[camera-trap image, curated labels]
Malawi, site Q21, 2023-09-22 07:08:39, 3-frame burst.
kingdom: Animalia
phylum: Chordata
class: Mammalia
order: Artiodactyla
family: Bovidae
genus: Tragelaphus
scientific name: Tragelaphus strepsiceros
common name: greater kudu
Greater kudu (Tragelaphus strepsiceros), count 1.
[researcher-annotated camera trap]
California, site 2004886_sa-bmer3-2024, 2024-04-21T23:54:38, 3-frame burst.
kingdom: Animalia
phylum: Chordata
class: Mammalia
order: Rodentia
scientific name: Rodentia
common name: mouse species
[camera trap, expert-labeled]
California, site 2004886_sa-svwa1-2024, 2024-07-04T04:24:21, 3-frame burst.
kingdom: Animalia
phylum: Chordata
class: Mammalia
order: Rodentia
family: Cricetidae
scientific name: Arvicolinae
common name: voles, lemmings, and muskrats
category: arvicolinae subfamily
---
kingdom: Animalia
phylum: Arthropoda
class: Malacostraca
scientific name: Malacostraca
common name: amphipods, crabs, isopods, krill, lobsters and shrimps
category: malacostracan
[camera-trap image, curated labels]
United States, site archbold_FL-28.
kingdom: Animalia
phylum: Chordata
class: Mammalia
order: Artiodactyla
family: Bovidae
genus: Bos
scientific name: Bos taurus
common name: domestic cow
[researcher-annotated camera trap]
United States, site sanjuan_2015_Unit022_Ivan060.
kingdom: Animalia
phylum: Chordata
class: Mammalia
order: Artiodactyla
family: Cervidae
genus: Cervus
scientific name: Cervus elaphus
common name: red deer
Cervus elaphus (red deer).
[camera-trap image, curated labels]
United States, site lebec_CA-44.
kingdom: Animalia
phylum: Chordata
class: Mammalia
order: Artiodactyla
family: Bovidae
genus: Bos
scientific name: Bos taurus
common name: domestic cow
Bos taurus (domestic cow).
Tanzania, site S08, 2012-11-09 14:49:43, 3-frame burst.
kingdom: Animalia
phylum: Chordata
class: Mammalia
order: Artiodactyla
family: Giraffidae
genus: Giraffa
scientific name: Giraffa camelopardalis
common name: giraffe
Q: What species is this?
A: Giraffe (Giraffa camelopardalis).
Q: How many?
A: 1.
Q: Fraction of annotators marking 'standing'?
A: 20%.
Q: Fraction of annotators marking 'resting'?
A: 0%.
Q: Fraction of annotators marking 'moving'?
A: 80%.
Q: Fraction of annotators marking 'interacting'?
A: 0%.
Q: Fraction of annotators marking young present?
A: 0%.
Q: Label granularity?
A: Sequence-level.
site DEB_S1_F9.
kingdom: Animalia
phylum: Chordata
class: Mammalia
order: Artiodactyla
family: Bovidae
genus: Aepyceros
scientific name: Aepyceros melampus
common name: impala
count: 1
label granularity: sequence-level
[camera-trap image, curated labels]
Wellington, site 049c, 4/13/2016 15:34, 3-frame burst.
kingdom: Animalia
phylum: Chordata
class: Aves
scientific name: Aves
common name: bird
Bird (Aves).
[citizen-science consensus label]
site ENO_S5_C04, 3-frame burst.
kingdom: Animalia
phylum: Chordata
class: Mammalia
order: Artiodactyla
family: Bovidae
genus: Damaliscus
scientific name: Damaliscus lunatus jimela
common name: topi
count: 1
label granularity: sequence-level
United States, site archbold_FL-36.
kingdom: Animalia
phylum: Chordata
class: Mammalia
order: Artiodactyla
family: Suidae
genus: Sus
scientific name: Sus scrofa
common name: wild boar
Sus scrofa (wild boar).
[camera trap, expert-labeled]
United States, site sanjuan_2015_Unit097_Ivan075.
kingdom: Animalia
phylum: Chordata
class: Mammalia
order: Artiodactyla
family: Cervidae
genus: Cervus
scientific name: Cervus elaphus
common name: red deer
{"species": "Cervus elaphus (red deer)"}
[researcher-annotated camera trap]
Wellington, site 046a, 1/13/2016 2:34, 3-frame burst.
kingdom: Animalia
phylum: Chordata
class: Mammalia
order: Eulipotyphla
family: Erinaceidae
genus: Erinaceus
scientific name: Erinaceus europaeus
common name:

######

# [WHAT THE EXERCISE ASKS]
Your reply should be all of the data, returned exactly.

# [SOLVED PROBLEM]
[camera-trap image, curated labels]
Malawi, site Q21, 2023-09-22 07:08:39, 3-frame burst.
kingdom: Animalia
phylum: Chordata
class: Mammalia
order: Artiodactyla
family: Bovidae
genus: Tragelaphus
scientific name: Tragelaphus strepsiceros
common name: greater kudu
Greater kudu (Tragelaphus strepsiceros), count 1.
[researcher-annotated camera trap]
California, site 2004886_sa-bmer3-2024, 2024-04-21T23:54:38, 3-frame burst.
kingdom: Animalia
phylum: Chordata
class: Mammalia
order: Rodentia
scientific name: Rodentia
common name: mouse species
[camera trap, expert-labeled]
California, site 2004886_sa-svwa1-2024, 2024-07-04T04:24:21, 3-frame burst.
kingdom: Animalia
phylum: Chordata
class: Mammalia
order: Rodentia
family: Cricetidae
scientific name: Arvicolinae
common name: voles, lemmings, and muskrats
category: arvicolinae subfamily
---
kingdom: Animalia
phylum: Arthropoda
class: Malacostraca
scientific name: Malacostraca
common name: amphipods, crabs, isopods, krill, lobsters and shrimps
category: malacostracan
[camera-trap image, curated labels]
United States, site archbold_FL-28.
kingdom: Animalia
phylum: Chordata
class: Mammalia
order: Artiodactyla
family: Bovidae
genus: Bos
scientific name: Bos taurus
common name: domestic cow
[researcher-annotated camera trap]
United States, site sanjuan_2015_Unit022_Ivan060.
kingdom: Animalia
phylum: Chordata
class: Mammalia
order: Artiodactyla
family: Cervidae
genus: Cervus
scientific name: Cervus elaphus
common name: red deer
Cervus elaphus (red deer).
[camera-trap image, curated labels]
United States, site lebec_CA-44.
kingdom: Animalia
phylum: Chordata
class: Mammalia
order: Artiodactyla
family: Bovidae
genus: Bos
scientific name: Bos taurus
common name: domestic cow
Bos taurus (domestic cow).
Tanzania, site S08, 2012-11-09 14:49:43, 3-frame burst.
kingdom: Animalia
phylum: Chordata
class: Mammalia
order: Artiodactyla
family: Giraffidae
genus: Giraffa
scientific name: Giraffa camelopardalis
common name: giraffe
Q: What species is this?
A: Giraffe (Giraffa camelopardalis).
Q: How many?
A: 1.
Q: Fraction of annotators marking 'standing'?
A: 20%.
Q: Fraction of annotators marking 'resting'?
A: 0%.
Q: Fraction of annotators marking 'moving'?
A: 80%.
Q: Fraction of annotators marking 'interacting'?
A: 0%.
Q: Fraction of annotators marking young present?
A: 0%.
Q: Label granularity?
A: Sequence-level.
site DEB_S1_F9.
kingdom: Animalia
phylum: Chordata
class: Mammalia
order: Artiodactyla
family: Bovidae
genus: Aepyceros
scientific name: Aepyceros melampus
common name: impala
count: 1
label granularity: sequence-level
[camera-trap image, curated labels]
Wellington, site 049c, 4/13/2016 15:34, 3-frame burst.
kingdom: Animalia
phylum: Chordata
class: Aves
scientific name: Aves
common name: bird
Bird (Aves).
[citizen-science consensus label]
site ENO_S5_C04, 3-frame burst.
kingdom: Animalia
phylum: Chordata
class: Mammalia
order: Artiodactyla
family: Bovidae
genus: Damaliscus
scientific name: Damaliscus lunatus jimela
common name: topi
count: 1
label granularity: sequence-level
United States, site archbold_FL-36.
kingdom: Animalia
phylum: Chordata
class: Mammalia
order: Artiodactyla
family: Suidae
genus: Sus
scientific name: Sus scrofa
common name: wild boar
Sus scrofa (wild boar).
[camera trap, expert-labeled]
United States, site sanjuan_2015_Unit097_Ivan075.
kingdom: Animalia
phylum: Chordata
class: Mammalia
order: Artiodactyla
family: Cervidae
genus: Cervus
scientific name: Cervus elaphus
common name: red deer
{"species": "Cervus elaphus (red deer)"}
[researcher-annotated camera trap]
Wellington, site 046a, 1/13/2016 2:34, 3-frame burst.
kingdom: Animalia
phylum: Chordata
class: Mammalia
order: Eulipotyphla
family: Erinaceidae
genus: Erinaceus
scientific name: Erinaceus europaeus
common name:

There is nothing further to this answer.